Athens’s first office building set to come out of retirement

The decrepit Triandafyllakos Mansion at 15 Lykourgou Street, which was for many years at best invisible, at worst an eyesore, has now been given a new lease on life following a decision by the Unification of Athens Archaeological Sites (EAXA) to make it its headquarters. The building was in fact the first office building built in Athens, part of a move to modernize the city’s planning and architecture, according to Assistant Professor Eleni Fessa-Emmanouil of Athens University in her «Essays on Modern Greek Architecture.» «The property on Lykourgou Street belonged to the first generation of office and shop buildings that emerged as part of the city’s rapid development after the Asia Minor catastrophe. It was, for its time, a brave private investment in a relatively new type of building: the French ‘immeuble de rapport,’ designed to accommodate shops on the ground floor and offices above.» According to Fessa-Emmanouil’s research, the building’s founder, the politician, landowner and investor Nikoalos Triandafyllakos (1855-1939), who was prime minister after the collapse of the Asia Minor campaign in 1922, commissioned the design from architect Dimitrios A. Fotiadis (1984-1974).

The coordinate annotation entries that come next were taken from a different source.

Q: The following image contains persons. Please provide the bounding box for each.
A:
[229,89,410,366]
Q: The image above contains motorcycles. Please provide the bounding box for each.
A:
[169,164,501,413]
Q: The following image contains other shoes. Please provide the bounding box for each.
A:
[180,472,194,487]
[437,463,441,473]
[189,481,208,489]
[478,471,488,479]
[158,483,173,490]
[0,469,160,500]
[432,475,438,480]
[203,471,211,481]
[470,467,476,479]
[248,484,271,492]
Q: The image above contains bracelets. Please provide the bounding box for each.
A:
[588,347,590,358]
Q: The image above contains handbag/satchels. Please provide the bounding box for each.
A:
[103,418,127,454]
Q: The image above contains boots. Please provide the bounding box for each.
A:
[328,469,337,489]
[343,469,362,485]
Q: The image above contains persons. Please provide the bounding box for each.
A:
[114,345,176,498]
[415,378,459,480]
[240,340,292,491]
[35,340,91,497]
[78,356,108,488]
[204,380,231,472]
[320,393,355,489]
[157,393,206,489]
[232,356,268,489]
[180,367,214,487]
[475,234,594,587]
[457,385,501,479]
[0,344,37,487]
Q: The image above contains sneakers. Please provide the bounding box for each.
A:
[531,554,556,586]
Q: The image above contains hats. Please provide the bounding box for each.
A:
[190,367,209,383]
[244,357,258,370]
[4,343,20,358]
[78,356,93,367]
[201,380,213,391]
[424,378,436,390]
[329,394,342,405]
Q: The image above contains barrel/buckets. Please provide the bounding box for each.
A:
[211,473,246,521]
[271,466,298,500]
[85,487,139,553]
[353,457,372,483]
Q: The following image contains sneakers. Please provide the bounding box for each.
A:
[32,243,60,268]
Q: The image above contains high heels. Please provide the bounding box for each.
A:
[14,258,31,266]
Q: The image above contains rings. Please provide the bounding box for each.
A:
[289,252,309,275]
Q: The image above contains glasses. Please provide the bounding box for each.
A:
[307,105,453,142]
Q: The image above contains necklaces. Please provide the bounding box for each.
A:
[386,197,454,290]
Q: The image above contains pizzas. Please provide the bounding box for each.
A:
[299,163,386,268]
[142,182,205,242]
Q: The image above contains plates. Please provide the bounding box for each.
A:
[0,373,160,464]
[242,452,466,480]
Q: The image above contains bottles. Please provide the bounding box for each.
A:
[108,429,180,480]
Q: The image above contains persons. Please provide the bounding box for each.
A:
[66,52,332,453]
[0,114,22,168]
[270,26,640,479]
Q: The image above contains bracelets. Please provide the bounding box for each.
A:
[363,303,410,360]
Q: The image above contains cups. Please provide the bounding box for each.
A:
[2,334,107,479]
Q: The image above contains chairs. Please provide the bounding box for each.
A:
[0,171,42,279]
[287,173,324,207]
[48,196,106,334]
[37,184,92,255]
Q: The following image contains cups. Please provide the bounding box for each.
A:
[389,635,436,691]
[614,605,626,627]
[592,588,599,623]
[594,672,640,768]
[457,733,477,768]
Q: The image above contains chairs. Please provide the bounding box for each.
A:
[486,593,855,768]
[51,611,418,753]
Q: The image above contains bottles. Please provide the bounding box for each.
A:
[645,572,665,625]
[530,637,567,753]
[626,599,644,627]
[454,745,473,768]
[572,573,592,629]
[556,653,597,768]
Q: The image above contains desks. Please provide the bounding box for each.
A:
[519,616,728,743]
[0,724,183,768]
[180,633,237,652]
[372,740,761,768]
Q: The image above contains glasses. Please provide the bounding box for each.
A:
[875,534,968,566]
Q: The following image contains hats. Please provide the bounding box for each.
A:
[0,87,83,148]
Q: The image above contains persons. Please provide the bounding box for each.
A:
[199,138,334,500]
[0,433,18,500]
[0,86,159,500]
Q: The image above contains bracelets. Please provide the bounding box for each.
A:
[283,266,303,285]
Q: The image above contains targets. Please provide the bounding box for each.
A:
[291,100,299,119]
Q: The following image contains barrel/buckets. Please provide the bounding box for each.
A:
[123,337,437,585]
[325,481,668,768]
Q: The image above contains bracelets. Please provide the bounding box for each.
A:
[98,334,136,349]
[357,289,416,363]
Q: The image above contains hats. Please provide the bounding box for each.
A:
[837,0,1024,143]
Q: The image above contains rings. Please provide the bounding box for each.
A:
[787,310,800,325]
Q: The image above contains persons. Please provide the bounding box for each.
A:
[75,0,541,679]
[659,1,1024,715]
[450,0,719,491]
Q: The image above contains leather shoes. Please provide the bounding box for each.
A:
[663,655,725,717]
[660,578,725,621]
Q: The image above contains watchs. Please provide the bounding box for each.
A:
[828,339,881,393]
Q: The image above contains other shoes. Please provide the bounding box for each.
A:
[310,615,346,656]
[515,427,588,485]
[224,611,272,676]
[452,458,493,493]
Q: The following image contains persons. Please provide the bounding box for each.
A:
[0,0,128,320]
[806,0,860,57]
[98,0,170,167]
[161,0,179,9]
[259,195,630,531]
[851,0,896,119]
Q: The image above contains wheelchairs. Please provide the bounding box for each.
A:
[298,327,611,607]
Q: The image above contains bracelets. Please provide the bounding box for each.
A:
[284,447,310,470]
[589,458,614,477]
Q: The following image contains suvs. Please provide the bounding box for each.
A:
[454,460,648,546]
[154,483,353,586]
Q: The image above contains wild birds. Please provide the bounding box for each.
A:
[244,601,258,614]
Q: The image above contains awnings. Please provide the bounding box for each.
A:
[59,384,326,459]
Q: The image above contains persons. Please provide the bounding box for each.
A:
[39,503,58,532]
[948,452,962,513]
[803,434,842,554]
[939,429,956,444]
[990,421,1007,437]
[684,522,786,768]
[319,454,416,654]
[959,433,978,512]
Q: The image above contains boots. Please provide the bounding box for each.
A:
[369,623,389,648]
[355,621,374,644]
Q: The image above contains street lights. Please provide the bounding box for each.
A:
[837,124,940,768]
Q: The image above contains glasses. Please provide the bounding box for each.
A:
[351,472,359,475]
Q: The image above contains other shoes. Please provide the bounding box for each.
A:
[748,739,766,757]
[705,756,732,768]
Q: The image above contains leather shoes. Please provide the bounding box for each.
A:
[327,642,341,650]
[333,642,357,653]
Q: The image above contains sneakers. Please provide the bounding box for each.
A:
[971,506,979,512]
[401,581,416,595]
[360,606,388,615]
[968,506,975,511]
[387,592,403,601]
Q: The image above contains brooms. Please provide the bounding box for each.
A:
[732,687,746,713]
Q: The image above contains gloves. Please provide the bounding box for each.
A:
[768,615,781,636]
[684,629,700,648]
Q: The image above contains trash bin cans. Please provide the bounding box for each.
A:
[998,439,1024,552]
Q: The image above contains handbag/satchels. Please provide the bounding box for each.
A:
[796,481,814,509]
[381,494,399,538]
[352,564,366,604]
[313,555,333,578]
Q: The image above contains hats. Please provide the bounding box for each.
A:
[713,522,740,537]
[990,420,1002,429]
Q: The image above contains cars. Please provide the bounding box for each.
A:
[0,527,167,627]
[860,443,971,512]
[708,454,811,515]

Born in Istanbul, Fotiadis was, along with Costas Kitsikis (1892-1969), one of the main arbiters of the Europeanization of Athenian urban housing, designing mostly individual homes but also office blocks, banks and hotels. The mansion on Lykourgou Street was built in two phases. Construction of the first section, on the corner of Cleisthenous and Lykourgou streets, began in 1924, and the extension toward Socratous Street five years later. As with many of the buildings going up at that time, the Triandafyllakos building reflects the transition from one period to another. The classical style of the divisions on the facade coexists with art deco elements, a precursor to modernism. Apart from its undoubted aesthetic value, the restoration of the Triandafyllakos mansion reminds us of the contribution to Athens by a distinguished architect, somewhat underestimated due to a fixation on neoclassicism and the persistent search for a much-touted «Greekness,» with the attendant marginalization of urban architecture that kept channels of communication open with the rest of Europe in the interwar period.